Bartholomaios predigt auf Synode im Vatikan – „Wie könnten wir nicht Brüder sein?“
Premiere im Vatikan:
Zum ersten Mal hat ein nicht-katholischer Kirchenführer auf einer Welt-Bischofssynode
im Vatikan gepredigt. In der Sixtinischen Kapelle wandte sich der orthodoxe Patriarch
Bartholomaios I. von Konstantinopel an die Bischöfe, die an der Synode teilnehmen.

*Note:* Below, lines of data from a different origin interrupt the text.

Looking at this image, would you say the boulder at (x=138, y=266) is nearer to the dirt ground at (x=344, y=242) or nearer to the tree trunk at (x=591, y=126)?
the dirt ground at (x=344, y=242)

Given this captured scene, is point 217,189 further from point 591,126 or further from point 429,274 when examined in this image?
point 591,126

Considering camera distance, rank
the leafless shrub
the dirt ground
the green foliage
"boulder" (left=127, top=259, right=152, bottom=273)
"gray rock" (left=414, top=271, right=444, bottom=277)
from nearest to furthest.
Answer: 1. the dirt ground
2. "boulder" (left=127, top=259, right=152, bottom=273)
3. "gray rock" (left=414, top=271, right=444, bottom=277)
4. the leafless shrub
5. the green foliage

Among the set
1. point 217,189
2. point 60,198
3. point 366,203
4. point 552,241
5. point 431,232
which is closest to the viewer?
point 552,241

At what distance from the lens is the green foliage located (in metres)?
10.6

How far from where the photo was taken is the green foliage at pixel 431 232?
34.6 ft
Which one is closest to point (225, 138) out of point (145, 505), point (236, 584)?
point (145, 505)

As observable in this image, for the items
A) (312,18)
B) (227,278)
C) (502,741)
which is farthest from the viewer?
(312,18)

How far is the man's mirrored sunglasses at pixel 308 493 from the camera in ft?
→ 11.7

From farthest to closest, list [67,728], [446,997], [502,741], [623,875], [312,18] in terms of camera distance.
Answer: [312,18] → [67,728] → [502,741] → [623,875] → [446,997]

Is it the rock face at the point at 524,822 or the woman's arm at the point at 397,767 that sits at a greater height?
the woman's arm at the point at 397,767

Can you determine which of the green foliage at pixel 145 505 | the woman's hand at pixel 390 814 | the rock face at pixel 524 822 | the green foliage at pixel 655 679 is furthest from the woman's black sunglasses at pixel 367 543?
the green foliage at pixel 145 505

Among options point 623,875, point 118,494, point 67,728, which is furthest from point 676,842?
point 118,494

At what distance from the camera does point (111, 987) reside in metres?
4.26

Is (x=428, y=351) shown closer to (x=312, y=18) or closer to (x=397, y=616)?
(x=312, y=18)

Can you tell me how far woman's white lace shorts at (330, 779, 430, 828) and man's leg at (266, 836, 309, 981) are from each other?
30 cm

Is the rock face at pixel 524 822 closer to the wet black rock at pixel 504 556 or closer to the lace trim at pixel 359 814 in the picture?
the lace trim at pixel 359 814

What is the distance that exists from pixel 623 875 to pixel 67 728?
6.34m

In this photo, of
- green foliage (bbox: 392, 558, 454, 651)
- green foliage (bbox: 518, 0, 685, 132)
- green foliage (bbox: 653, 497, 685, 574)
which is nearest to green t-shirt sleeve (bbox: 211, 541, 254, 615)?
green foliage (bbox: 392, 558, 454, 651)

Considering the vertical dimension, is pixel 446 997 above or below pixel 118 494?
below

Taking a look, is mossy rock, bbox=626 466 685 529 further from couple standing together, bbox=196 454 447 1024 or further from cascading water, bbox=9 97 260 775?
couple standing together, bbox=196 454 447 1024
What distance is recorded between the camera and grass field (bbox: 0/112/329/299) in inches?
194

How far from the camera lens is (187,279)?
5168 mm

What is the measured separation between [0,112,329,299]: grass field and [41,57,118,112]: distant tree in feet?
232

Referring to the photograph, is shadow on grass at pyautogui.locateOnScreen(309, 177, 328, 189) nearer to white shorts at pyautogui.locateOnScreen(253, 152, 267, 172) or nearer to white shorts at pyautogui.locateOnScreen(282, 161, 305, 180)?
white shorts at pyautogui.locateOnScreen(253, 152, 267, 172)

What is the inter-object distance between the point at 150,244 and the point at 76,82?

Im Beisein des Papstes, der ihn eingeladen hatte, betonte das Ehrenoberhaupt der orthodoxen
Christen in aller Welt die fundamentale Bedeutung der Heiligen Schrift für die Christen
und ihre Einheit. Unter den Fresken des Michelangelo nahmen Papst und Patriarch auf
gleicher Augenhöhe Platz. „Natürlich wäre die Evangelisierung sehr viel stärker
und wirksamer, wenn alle Christen mit einer Stimme in einer vereinten Kirche sprechen
würden... Deshalb ist es angemessen, dass diese Synode ihre Türen für die ökumenischen
Bruderdelegierten geöffnet hat, damit wir alle uns unserer gemeinsamen Pflichten in
der Evangelisierung und auch der Probleme bei ihrer Umsetzung in der heutigen Welt
bewußt werden.“
Ausführlich legte Bartholomaios die Lehre der Kirchenväter
zur Heiligen Schrift dar. Der heilige Johannes Chrysostomus erinnere daran, dass vom
„Sakrament des Altars“ das „Sakrament unseres Nächsten“ nicht getrennt werden könne.
„Traurigerweise
haben wir die Berufung und die Verpflichtung zu teilen nicht beachtet. Soziale Ungerechtigkeit
und Ungleichheit, weltweite Armut und Krieg, Umweltverschmutzung und –zerstörung sind
Folgen unserer Unfähigkeit oder Widerwillens zu teilen. Wenn wir am Sakrament des
Altars festhalten wollen, können wir nicht auf das Sakrament des Nächsten verzichten
oder es vergessen – es ist eine grundlegende Bedingung dafür, das Wort Gottes in der
Welt, im Leben und in der Sendung der Kirche zu verwirklichen.“
Die theologische
Ansprache des Ökumenischen Patriarchen war ein Höhepunkt der Bischofssynode. Sie findet
vom 5. bis 26. Oktober im Vatikan statt und befasst sich mit dem Wort Gottes – von
der Bibel bis zur Predigt. Benedikt XVI. bedankte sich zum Abschluss für die Rede
des Patriarchen, die eine Erfahrung echter Gemeinschaft gezeigt habe. Die Christen
in Ost und West hätten gemeinsame Kirchenväter, betonte er unter Hinweis auf die vielen
Zitate des Patriarchen aus dem religiösen Erbe des Orients. „Wenn wir gemeinsame Kirchenväter
haben, wie können wir dann nicht Brüder sein?“, so der Papst. In der traditionellen
Kapelle der Papstwahl nahmen die 253 Bischöfe des Kirchentreffens, darunter rund 40
Kardinäle, sowie die Beobachter, Delegierten und Experten an dem Gottesdienst mit
Bartholomaios I. teil. Zum Abschluss erteilten Papst und Patriarch nacheinander den
Segen.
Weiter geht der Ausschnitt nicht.